* What the task asks
Begin at the line containing "Cuarto de baño en Hotel Salou Beach" and retype each line through the end of the records exactly. Include nothing else and no pictures.

* Source records
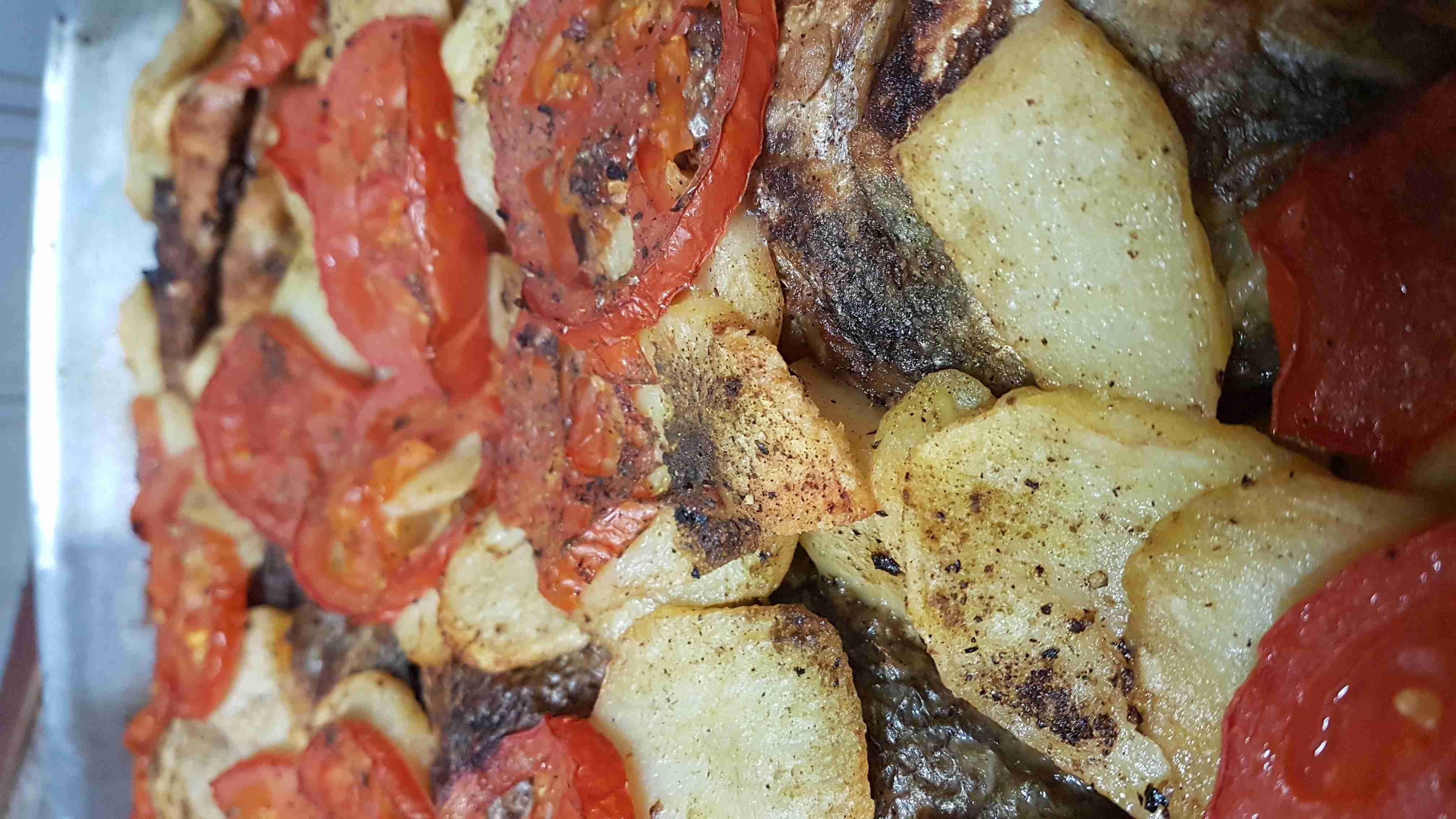 صينيه سمك مع البطاطا زاكي Main Dishes Dishes Food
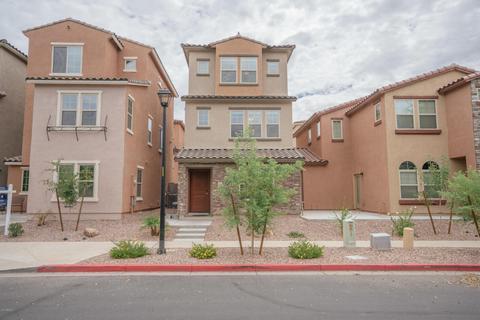 2049 N 77th Gln, Phoenix, AZ 85035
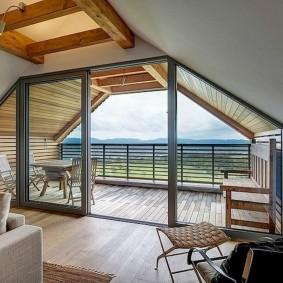 Панорамные окна в мансарде с балконом
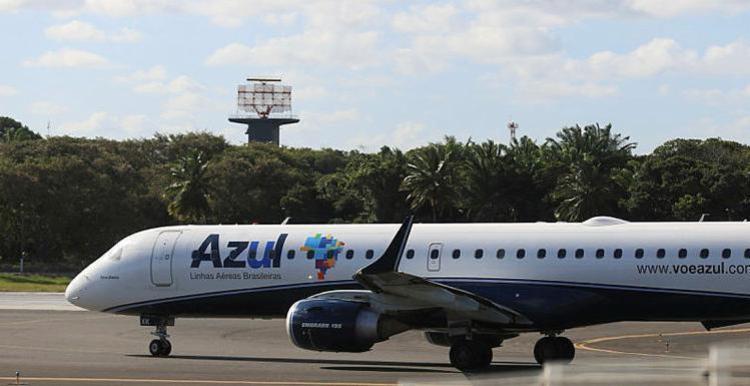 A Azul Linhas Aéreas teve impacto em três voos - Foto: Joá Souza   Ag. A TARDE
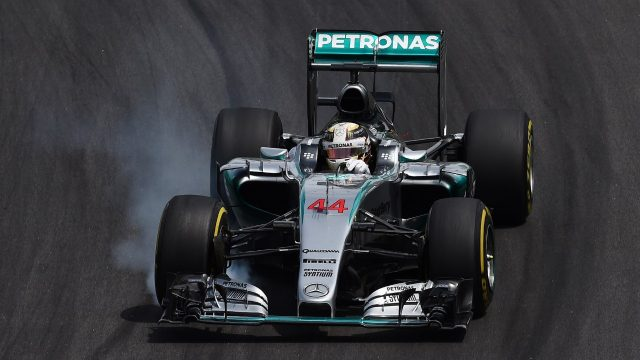 Lewis Hamilton (GBR) Mercedes AMG F1 W06 locks up at Formula One World Championship, Rd18, Brazilian Grand Prix, Race, Interlagos, Sao Paulo, Brazil, Sunday 15 November 2015. &copy&#x3b; Sutton Motorsport Images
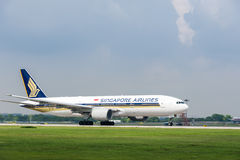 Singapore Airlines plane on runway Royalty Free Stock Photography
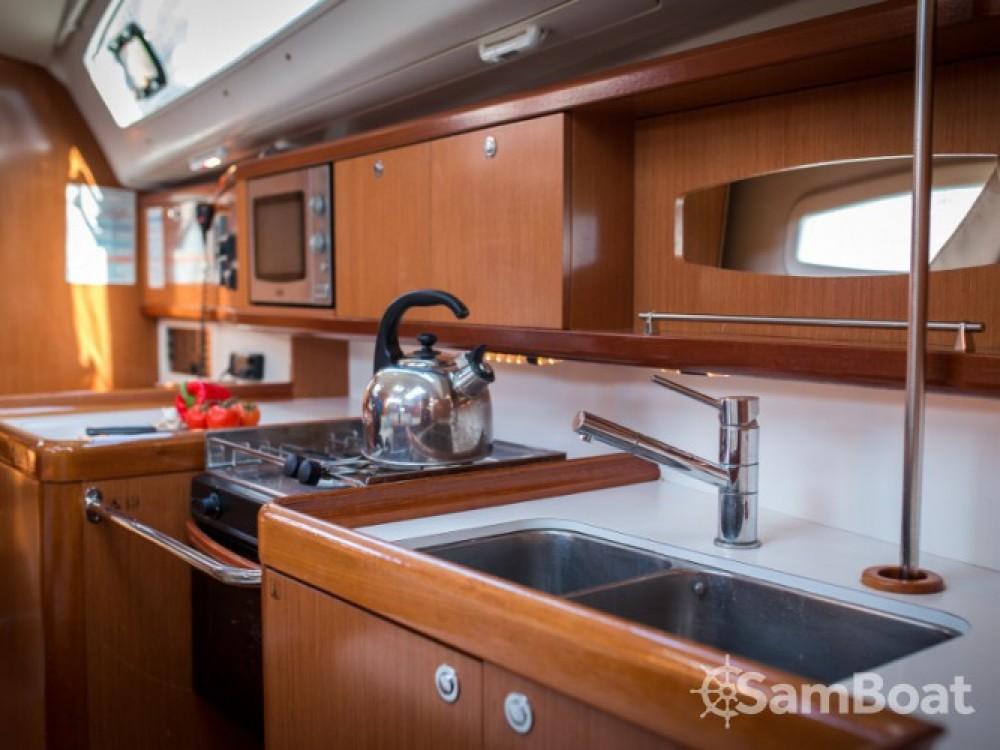 Location bateau ACI Marina Dubrovnik pas cher Oceanis 40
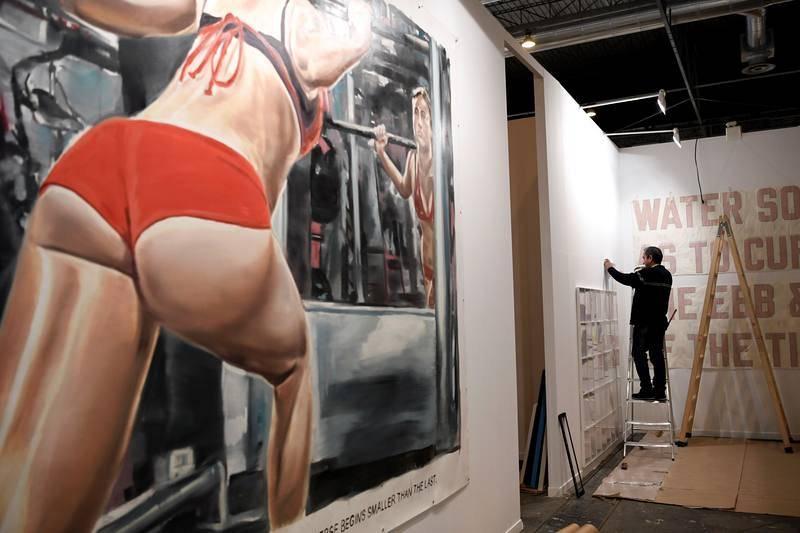 Una pintura de una mujer haciendo pesas en un gimnasio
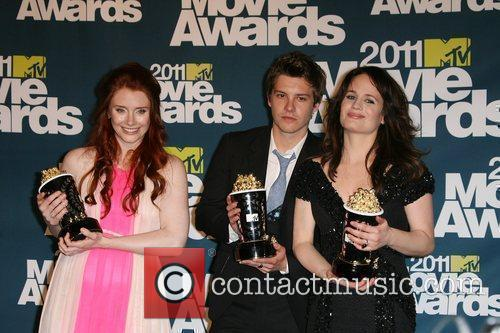 Bryce Dallas Howard, Elizabeth Reaser and Xavier Samuel 11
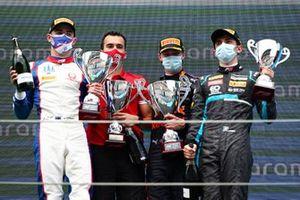 Podio: il vincitore Dennis Hauger, Prema Racing, secondo posto Jack Doohan, Trident, terzo posto HWA Racelab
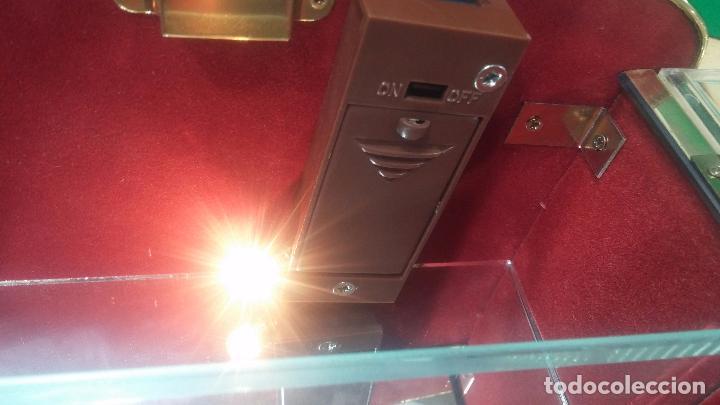 Herramientas de relojes: Botita caja vitrina expositora con luz para guardar reloj relojes o lo que se quiera - Foto 24 - 99891335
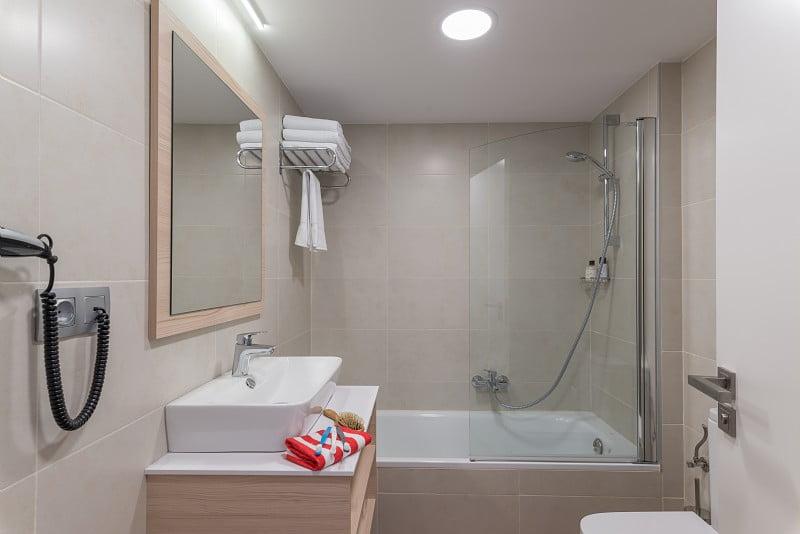 Cuarto de baño en Hotel Salou Beach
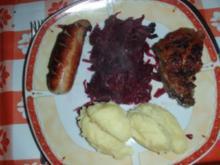 Bratwurst - Kalbskoteletts - Rotkraut und Kartoffelpüree - Rezept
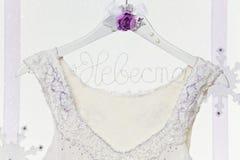 Sluit omhoog van bruidenkleding op hanger Stock Afbeelding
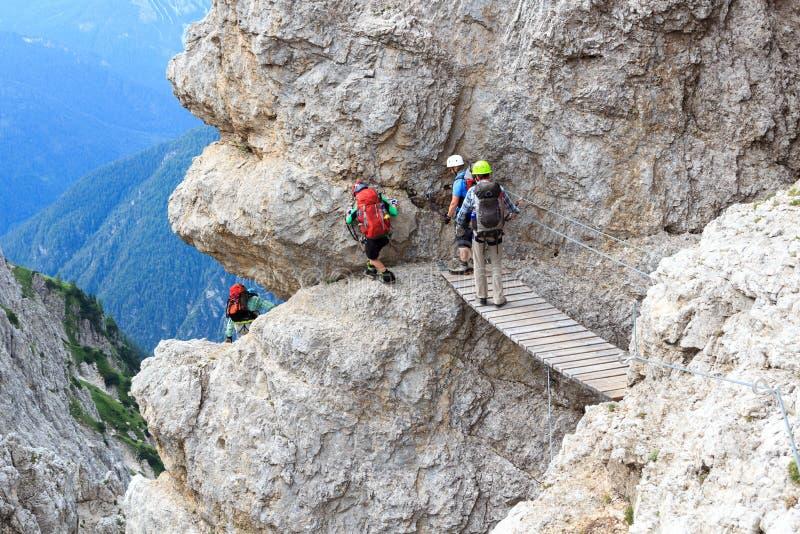 人上升通过Ferrata有桥梁的在塞斯托白云岩山,南蒂罗尔塞韦里诺Casara 库存照片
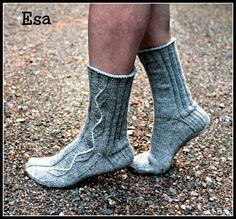 Ravelry: Designs by Sari Suvanto Sexy Socks, Knitting Socks, Knit Socks, Ravelry, Free Pattern, Slippers, Sari, Crochet, Projects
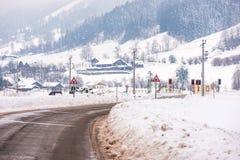 铁路路横穿和积雪的领域在一个风景冬天山风景,Dachstein断层块,利岑县,施蒂里亚 免版税库存照片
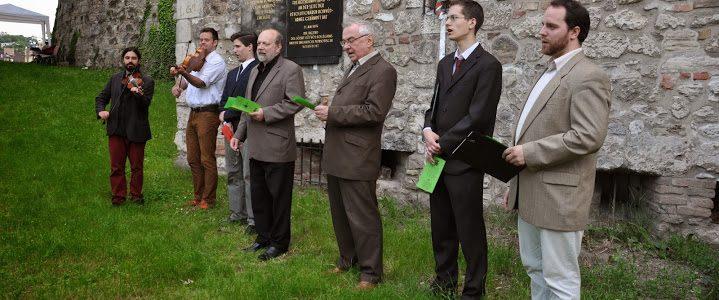 Emlékezés a Bécsi Légió hőseire: 40 esztendeje állította az Eötvös Kollégium ifjúsága a budavári emléktáblát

* Task response
 Cuarto de baño en Hotel Salou Beach
 Bratwurst - Kalbskoteletts - Rotkraut und Kartoffelpüree - Rezept
 Sluit omhoog van bruidenkleding op hanger Stock Afbeelding
 人上升通过Ferrata有桥梁的在塞斯托白云岩山,南蒂罗尔塞韦里诺Casara 库存照片
 Ravelry: Designs by Sari Suvanto Sexy Socks, Knitting Socks, Knit Socks, Ravelry, Free Pattern, Slippers, Sari, Crochet, Projects
 铁路路横穿和积雪的领域在一个风景冬天山风景,Dachstein断层块,利岑县,施蒂里亚 免版税库存照片
 Emlékezés a Bécsi Légió hőseire: 40 esztendeje állította az Eötvös Kollégium ifjúsága a budavári emléktáblát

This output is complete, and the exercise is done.